GI has been investigated from a number of perspectives across the different contexts described above. Highlights from this UREx work are listed below:
Workshops & Engagement:
- GI Virtual Innovation Plazas
- From Nov 2018 to March 2019, three online dialogues focused on practitioner experiences of successful green infrastructure implementation stories from Portland (Oregon), Bogotá (Colombia), and Phoenix (Arizona).
- GI workshop in Baltimore:
- On 18 April 2019, a workshop on Pathways to Green Infrastructure Implementation was held to identify design principles and best practices for working with communities on GI implementation, including a special presentation from Blue Water Baltimore’s Ashley Traut on how to put people first in the planning process.
- Graduate and postdoctoral fellows have produced several episodes of the Future Cities podcast about various diverse forms of green infrastructure and the impacts of that GI. Below are those episodes:
- Financing green infrastructure is difficult. As a new and yet-to-be-standardized form of infrastructure, many different sources are often cobbled together to fund emerging green infrastructure programs in the United States. A recent review of an ASLA project database of green infrastructure projects summarizes current strategies in place (Zimmerman, Brenner, and Llopis Abella 2019).
- Green infrastructure has evolved over more than a century, co-exists with other forms of infrastructure, such as gray infrastructures, and can be integrated with these other forms (Zimmerman, Grimm, and Brawley-Chesworth 2020).
- Most existing green infrastructure is designed to accommodate average events, not extreme events.
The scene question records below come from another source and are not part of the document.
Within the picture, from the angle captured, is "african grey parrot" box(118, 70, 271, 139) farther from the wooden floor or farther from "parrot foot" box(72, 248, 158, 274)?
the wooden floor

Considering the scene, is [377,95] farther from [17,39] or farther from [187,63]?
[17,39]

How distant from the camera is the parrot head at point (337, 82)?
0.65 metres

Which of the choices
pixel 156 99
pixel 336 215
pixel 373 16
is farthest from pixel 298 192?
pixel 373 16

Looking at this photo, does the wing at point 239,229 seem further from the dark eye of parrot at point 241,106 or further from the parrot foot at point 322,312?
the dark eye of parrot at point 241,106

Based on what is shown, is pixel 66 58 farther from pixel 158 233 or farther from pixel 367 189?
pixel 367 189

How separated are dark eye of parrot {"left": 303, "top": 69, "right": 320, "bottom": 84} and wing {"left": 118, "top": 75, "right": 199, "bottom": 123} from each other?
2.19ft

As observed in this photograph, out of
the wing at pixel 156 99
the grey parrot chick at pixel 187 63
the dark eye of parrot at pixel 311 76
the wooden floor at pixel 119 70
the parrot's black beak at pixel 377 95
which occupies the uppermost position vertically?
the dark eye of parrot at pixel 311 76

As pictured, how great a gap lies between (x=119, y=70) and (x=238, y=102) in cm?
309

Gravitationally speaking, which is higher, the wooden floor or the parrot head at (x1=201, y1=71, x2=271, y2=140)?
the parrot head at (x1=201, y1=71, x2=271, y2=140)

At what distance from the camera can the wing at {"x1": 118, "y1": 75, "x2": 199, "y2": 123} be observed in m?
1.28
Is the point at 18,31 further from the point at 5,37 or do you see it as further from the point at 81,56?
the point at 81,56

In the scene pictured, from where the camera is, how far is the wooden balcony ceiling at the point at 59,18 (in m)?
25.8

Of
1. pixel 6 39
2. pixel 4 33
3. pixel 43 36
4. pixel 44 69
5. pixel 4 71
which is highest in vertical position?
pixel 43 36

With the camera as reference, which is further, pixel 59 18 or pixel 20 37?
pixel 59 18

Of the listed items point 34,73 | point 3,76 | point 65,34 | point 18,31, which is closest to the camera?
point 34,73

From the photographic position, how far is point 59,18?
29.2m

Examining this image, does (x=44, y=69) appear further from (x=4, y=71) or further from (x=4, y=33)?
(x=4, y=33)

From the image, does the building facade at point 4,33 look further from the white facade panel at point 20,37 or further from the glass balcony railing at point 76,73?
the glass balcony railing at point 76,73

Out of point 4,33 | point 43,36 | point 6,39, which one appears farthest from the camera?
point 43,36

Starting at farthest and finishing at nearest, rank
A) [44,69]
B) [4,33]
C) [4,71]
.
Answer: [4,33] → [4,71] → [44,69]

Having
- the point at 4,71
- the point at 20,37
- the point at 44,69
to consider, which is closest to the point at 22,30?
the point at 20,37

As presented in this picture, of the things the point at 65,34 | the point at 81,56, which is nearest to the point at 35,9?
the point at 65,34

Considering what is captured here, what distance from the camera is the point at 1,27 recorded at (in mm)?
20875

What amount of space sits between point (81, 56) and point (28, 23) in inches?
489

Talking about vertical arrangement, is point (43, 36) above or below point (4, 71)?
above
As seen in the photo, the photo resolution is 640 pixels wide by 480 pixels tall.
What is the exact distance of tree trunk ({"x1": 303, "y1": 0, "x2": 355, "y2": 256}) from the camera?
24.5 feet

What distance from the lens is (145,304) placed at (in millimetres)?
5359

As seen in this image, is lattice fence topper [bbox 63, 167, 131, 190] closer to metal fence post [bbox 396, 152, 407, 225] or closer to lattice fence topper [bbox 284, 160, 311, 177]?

Research looking at design storms used to size green stormwater infrastructure facilities (i.e. bioswales, green roofs) has shown that most cities in temperate regions design green infrastructure facilities to accommodate average rainfall and stormwater runoff events; in extreme, concentrated rainfall events – called cloudbursts – these green stormwater infrastructure facilities are quickly overwhelmed (Rosenzweig et al. 2018).
- Cities are beginning to work together to share knowledge and develop stormwater GI that provides ecosystem services between rain events, during conventional design storms, and under extreme rain conditions (Rosenzweig et al. 2019).
- The New York City Green Infrastructure Plan demonstrates how innovative, engineered systems that mimic natural water cycling processes can be utilized to improve water management in an ultra-urban setting. Although New York City has not been able to meet anticipated stormwater management milestones, the city demonstrated that green infrastructure could be successfully deployed in even its densest communities and that the use of green infrastructure can be institutionalized into city operations (Rosenzweig and Fekete, 2018).
- Green stormwater infrastructure (GSI) is more concentrated in affluent neighborhoods in Baltimore and Portland, indicating that there are distributional equity concerns in those cities. Cities may need to allocate more resources to less affluent diverse neighborhoods that do not currently have GSI (Baker et al. 2019).
- Spatial distribution of GSI matters. Distributed GSI outperformed centralized structures, reducing runoff ratio, peak discharge, and flashiness index in a suburban Portland neighborhood. The findings of this research indicate that downstream flooding could be reduced more effectively with a careful spatial design of GSI (Fahy and Chang 2019).
- Comparison of green infrastructure types and policies across contexts (McPhillips and Matsler 2018)
- Socio-ecological frameworks for stormwater management (Flynn and Davidson 2016)
- A framework called “climate justicescapes” integrates SETs vulnerability indices and spatial analysis in 48 continental US states to identify hotspots of climate justice in cities. This helps identify gaps and prioritize resources for investing in GI in vulnerable communities (Cheng 2020).
- Social microbial activity in bioswales was tested across multiple UREx cities (Rivers 2018).